Fig. 4: Comparison of relative abundance and relativized carbon (C) use of soil bacterial genera. Points show relative contributions from individual bacterial genera.
From: Nutrients cause consolidation of soil carbon flux to small proportion of bacterial community

Values are averages across soil replicates from four ecosystems (mixed conifer forest, ponderosa pine forest, piñon pine-juniper scrubland, and desert grassland) and amended with either water (Control, labeled with 18O), glucose (C), or glucose and [NH4]2SO4 (C + N) (n = 3 experimental replicates). a Comparison of the relative abundance and relativized C use of the top 36 most abundance genera.
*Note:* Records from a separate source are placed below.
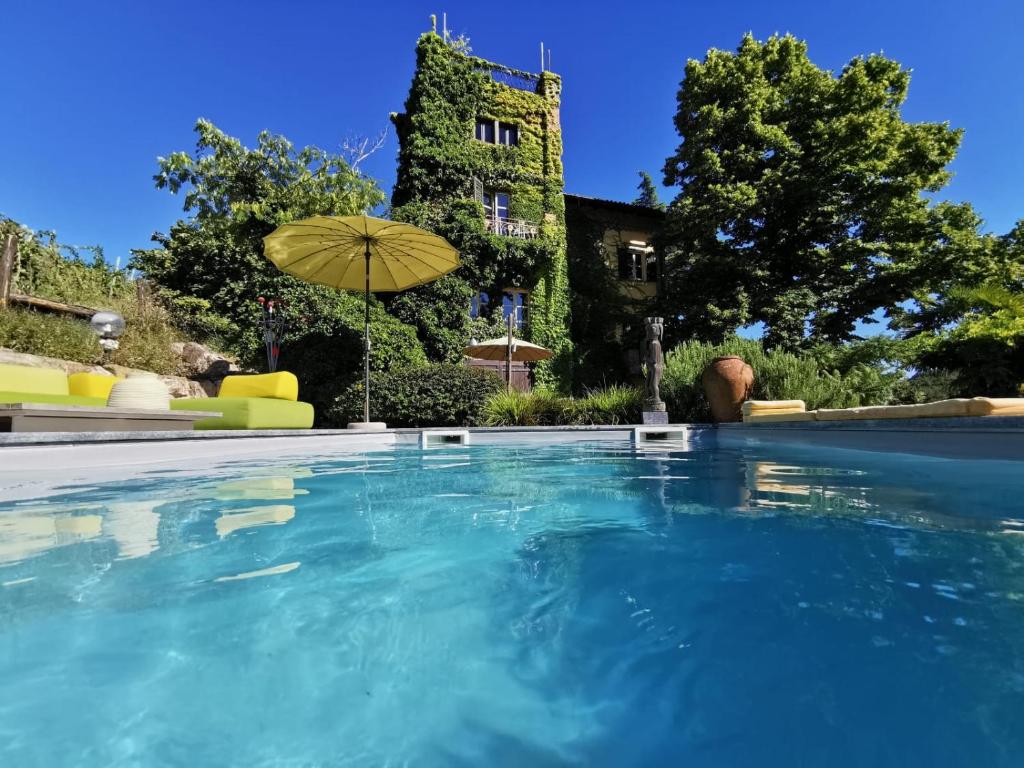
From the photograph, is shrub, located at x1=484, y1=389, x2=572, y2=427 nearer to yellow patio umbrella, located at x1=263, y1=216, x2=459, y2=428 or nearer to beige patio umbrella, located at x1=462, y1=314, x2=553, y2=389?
yellow patio umbrella, located at x1=263, y1=216, x2=459, y2=428

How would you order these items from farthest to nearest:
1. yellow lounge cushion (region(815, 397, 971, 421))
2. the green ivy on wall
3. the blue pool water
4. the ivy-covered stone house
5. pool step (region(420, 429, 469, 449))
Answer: the ivy-covered stone house, the green ivy on wall, pool step (region(420, 429, 469, 449)), yellow lounge cushion (region(815, 397, 971, 421)), the blue pool water

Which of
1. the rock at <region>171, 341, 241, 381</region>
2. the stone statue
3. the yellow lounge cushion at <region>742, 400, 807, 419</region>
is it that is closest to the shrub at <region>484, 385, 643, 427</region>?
the stone statue

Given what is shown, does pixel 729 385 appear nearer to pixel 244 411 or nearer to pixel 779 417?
pixel 779 417

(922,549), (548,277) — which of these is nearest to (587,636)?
(922,549)

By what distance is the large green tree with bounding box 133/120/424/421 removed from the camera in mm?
13740

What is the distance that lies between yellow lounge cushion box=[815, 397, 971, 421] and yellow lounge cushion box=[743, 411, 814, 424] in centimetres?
25

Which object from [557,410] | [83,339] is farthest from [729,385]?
[83,339]

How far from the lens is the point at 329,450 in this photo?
20.1ft

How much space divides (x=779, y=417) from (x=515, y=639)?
263 inches

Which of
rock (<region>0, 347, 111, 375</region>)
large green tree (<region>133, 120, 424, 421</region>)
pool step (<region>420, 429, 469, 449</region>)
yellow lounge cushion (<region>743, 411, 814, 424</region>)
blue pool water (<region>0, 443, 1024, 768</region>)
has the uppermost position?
large green tree (<region>133, 120, 424, 421</region>)

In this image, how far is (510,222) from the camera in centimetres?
1703

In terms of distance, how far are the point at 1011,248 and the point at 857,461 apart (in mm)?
15890

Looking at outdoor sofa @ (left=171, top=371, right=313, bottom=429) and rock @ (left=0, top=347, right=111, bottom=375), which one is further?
rock @ (left=0, top=347, right=111, bottom=375)

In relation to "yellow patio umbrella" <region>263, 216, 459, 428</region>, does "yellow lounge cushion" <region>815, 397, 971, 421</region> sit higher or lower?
lower
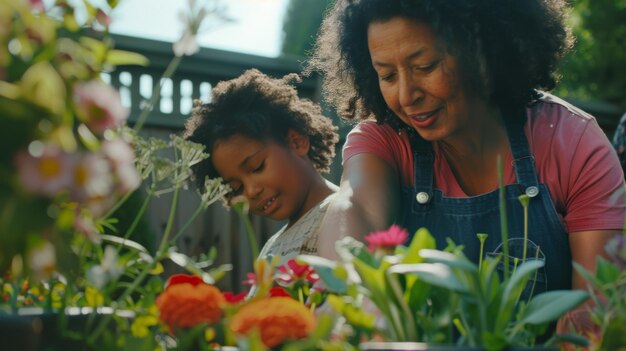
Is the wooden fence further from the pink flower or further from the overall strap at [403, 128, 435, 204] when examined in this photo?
the pink flower

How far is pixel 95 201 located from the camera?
1.76ft

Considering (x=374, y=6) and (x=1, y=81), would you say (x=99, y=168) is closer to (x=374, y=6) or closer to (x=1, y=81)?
(x=1, y=81)

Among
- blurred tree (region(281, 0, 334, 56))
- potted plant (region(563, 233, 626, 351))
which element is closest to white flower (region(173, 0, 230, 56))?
potted plant (region(563, 233, 626, 351))

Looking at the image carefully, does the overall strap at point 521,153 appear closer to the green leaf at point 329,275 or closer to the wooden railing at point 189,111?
the green leaf at point 329,275

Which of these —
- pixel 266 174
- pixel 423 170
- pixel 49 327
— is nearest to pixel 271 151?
pixel 266 174

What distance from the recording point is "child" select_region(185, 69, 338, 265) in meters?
2.45

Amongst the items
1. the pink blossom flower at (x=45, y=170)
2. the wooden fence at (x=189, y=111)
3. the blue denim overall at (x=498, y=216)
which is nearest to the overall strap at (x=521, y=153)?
the blue denim overall at (x=498, y=216)

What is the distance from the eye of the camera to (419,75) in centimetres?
164

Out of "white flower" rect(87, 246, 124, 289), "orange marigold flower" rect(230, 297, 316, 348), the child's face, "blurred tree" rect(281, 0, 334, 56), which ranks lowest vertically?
the child's face

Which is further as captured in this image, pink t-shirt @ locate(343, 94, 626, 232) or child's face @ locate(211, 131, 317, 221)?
child's face @ locate(211, 131, 317, 221)

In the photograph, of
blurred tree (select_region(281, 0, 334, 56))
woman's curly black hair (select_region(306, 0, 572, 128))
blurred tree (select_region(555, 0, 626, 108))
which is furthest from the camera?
blurred tree (select_region(281, 0, 334, 56))

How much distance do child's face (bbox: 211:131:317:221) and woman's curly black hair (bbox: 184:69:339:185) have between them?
0.06 meters

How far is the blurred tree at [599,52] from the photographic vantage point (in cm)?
1055

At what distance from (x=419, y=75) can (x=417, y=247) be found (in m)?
0.98
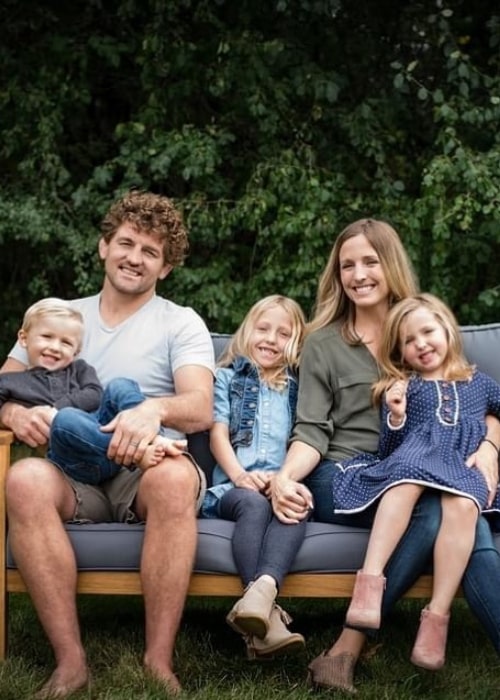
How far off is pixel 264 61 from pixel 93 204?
48.1 inches

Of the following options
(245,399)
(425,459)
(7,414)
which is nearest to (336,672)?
(425,459)

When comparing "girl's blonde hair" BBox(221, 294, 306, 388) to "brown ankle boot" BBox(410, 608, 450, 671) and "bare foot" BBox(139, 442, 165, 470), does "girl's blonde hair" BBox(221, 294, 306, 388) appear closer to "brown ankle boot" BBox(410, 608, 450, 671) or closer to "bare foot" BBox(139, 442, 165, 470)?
"bare foot" BBox(139, 442, 165, 470)

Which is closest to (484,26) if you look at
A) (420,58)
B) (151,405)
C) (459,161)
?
(420,58)

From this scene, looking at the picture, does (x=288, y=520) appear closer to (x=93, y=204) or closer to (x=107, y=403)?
(x=107, y=403)

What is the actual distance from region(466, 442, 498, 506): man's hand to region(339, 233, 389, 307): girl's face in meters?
0.59

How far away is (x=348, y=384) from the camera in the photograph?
3564mm

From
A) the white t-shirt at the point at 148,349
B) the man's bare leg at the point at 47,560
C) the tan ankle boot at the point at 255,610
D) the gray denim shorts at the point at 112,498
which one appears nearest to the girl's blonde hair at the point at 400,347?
the white t-shirt at the point at 148,349

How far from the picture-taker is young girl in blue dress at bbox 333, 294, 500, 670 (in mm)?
3029

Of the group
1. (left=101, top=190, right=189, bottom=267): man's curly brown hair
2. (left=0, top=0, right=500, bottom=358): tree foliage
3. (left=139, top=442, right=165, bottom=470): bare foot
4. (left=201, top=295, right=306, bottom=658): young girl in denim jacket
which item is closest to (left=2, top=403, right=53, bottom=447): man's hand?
(left=139, top=442, right=165, bottom=470): bare foot

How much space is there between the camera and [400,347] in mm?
3479

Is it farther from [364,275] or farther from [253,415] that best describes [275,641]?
[364,275]

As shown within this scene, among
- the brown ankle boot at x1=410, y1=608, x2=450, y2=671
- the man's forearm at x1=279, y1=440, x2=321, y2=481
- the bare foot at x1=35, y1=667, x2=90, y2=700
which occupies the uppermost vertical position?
the man's forearm at x1=279, y1=440, x2=321, y2=481

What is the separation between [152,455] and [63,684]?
25.2 inches

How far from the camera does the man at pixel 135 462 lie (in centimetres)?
305
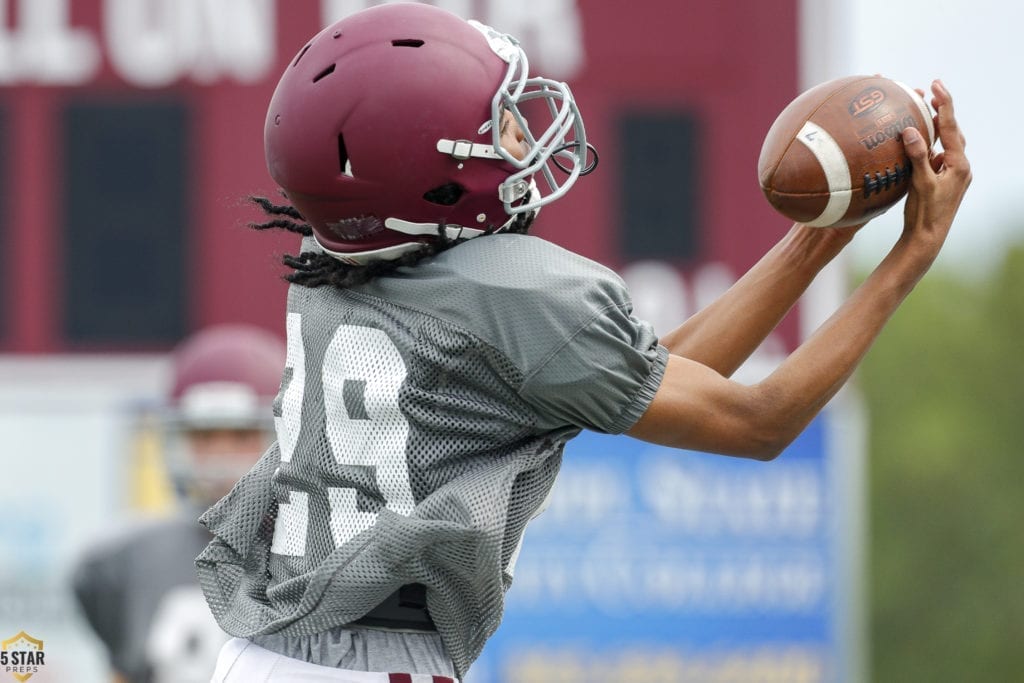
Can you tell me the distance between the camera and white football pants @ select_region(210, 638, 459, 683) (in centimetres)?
261

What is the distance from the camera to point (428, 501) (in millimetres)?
2545

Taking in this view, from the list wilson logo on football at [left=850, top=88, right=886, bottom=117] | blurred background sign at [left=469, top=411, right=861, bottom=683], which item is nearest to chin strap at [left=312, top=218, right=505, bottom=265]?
wilson logo on football at [left=850, top=88, right=886, bottom=117]

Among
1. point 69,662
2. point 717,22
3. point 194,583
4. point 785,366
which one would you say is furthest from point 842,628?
point 785,366

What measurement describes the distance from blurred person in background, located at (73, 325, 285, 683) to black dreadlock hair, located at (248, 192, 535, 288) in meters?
2.33

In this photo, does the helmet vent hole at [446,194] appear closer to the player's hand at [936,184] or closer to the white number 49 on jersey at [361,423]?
the white number 49 on jersey at [361,423]

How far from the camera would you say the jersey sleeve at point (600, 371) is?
2.51m

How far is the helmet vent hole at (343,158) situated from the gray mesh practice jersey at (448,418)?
18 cm

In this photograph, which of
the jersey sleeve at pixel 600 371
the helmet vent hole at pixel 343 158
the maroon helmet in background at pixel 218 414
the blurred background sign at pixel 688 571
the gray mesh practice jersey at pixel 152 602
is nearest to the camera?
the jersey sleeve at pixel 600 371

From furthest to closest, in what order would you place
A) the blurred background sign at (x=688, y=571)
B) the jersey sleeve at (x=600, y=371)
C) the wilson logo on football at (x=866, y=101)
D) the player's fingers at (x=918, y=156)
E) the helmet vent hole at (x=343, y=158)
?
the blurred background sign at (x=688, y=571)
the wilson logo on football at (x=866, y=101)
the player's fingers at (x=918, y=156)
the helmet vent hole at (x=343, y=158)
the jersey sleeve at (x=600, y=371)

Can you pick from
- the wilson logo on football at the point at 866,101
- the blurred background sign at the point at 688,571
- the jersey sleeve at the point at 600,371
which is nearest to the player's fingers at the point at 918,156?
the wilson logo on football at the point at 866,101

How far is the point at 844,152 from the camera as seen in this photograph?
2859 millimetres

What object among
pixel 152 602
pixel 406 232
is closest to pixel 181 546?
pixel 152 602

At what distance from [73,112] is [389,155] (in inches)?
242

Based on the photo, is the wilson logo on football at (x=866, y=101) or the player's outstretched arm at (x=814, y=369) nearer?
the player's outstretched arm at (x=814, y=369)
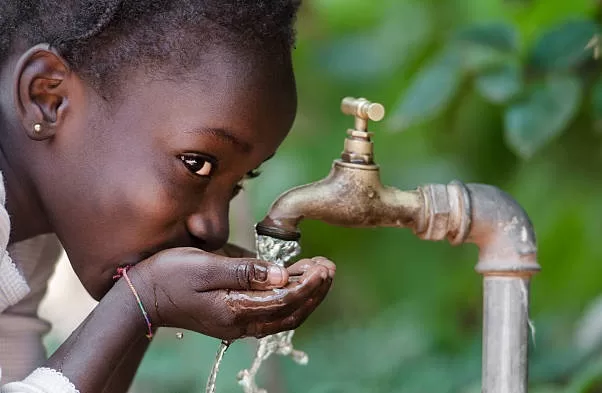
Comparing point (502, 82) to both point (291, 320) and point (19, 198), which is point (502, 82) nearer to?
point (291, 320)

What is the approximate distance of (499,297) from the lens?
1.42 m

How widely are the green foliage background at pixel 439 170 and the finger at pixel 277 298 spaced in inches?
21.9

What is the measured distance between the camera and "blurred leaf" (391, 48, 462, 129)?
1762mm

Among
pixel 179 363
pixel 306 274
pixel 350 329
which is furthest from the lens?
pixel 350 329

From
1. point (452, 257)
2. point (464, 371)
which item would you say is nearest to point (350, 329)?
point (452, 257)

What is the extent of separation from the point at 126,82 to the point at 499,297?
1.79ft

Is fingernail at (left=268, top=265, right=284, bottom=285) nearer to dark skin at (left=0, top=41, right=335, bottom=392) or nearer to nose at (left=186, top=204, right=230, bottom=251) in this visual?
dark skin at (left=0, top=41, right=335, bottom=392)

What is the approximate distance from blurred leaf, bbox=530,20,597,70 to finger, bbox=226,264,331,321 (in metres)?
0.69

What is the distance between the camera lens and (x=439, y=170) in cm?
246

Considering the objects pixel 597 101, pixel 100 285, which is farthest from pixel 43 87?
pixel 597 101

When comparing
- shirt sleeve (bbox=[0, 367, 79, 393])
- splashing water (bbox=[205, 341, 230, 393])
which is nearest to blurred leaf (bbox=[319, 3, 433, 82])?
splashing water (bbox=[205, 341, 230, 393])

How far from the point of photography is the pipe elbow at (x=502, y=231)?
4.66 ft

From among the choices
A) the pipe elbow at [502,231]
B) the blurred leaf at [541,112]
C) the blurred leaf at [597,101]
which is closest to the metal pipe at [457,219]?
the pipe elbow at [502,231]

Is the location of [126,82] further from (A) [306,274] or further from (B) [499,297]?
(B) [499,297]
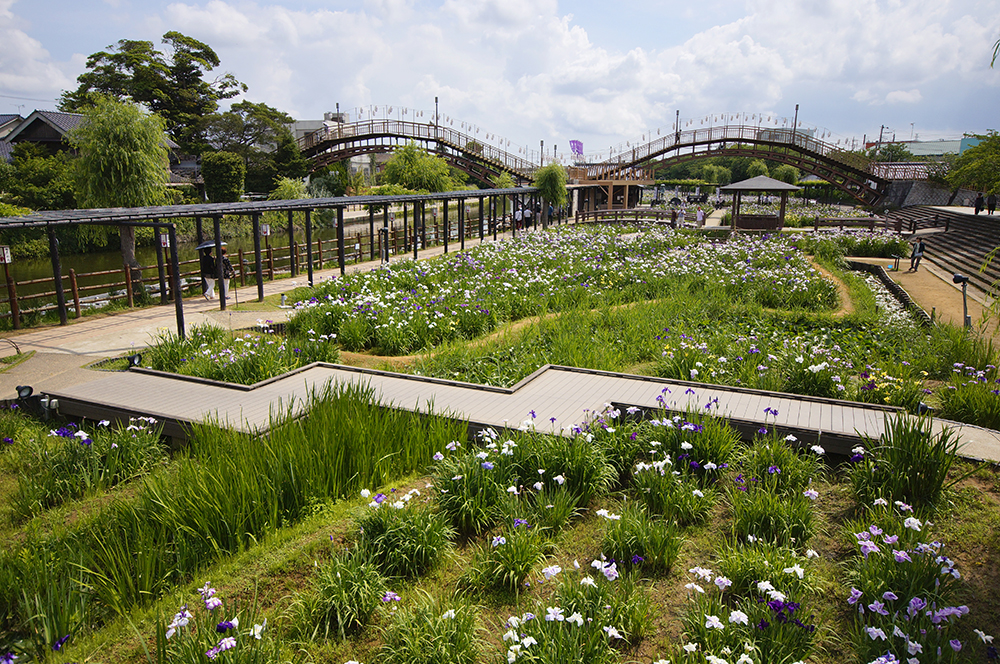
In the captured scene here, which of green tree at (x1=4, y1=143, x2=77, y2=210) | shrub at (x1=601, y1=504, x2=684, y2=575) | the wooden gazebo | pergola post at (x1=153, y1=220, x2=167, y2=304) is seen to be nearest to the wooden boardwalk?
shrub at (x1=601, y1=504, x2=684, y2=575)

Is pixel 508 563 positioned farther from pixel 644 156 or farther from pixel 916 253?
pixel 644 156

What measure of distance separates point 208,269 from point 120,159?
8.22 meters

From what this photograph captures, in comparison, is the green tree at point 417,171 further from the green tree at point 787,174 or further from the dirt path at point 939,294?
the green tree at point 787,174

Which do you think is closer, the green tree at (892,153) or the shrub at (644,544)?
the shrub at (644,544)

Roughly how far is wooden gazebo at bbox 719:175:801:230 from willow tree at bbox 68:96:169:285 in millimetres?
21900

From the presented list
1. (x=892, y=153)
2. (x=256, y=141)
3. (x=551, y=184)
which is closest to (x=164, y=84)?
(x=256, y=141)

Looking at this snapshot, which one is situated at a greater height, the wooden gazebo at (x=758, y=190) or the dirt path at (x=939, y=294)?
the wooden gazebo at (x=758, y=190)

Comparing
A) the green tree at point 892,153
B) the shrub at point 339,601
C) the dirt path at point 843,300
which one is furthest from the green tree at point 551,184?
the green tree at point 892,153

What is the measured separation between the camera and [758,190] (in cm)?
2655

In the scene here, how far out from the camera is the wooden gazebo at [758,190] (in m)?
26.0

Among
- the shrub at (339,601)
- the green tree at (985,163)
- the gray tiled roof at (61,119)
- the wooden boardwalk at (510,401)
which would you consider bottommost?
the shrub at (339,601)

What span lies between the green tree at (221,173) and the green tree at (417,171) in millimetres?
10663

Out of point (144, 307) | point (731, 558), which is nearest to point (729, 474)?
point (731, 558)

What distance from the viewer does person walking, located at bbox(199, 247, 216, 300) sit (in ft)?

Colors correspond to bacterial phyla (six phyla accounted for >99% of C flux). Symbols correspond to the metric being compared for each taxon (relative abundance of 16S rRNA gene amplicon sequences, relativized use of soil C, or relativized use of native soil C excluding added glucose). b Comparison of relative abundance and relativized C use across all genera. Trend lines show best fit from a linear mixed model accounting for differences between ecosystems and bacterial genera. Asterisks represent significant differences of slopes from the 1:1 line (two-sided unadjusted t-tests; C:Control t287 = −0.60 ± 0.06 (std error), p = 0.548, effect-size r = −0.0007; C + N:Control t489 = 2.42 ± 0.06, p = 0.016, effect-size r = 0.012). c Comparison of relativized glucose use and relativized native soil carbon use across all genera, with variance (var) around trend lines included. Asterisks represent significant differences in variance in C + N soils compared to C soils (F22,770 = 3.53, p < 0.001, Cohen’s d = 0.134).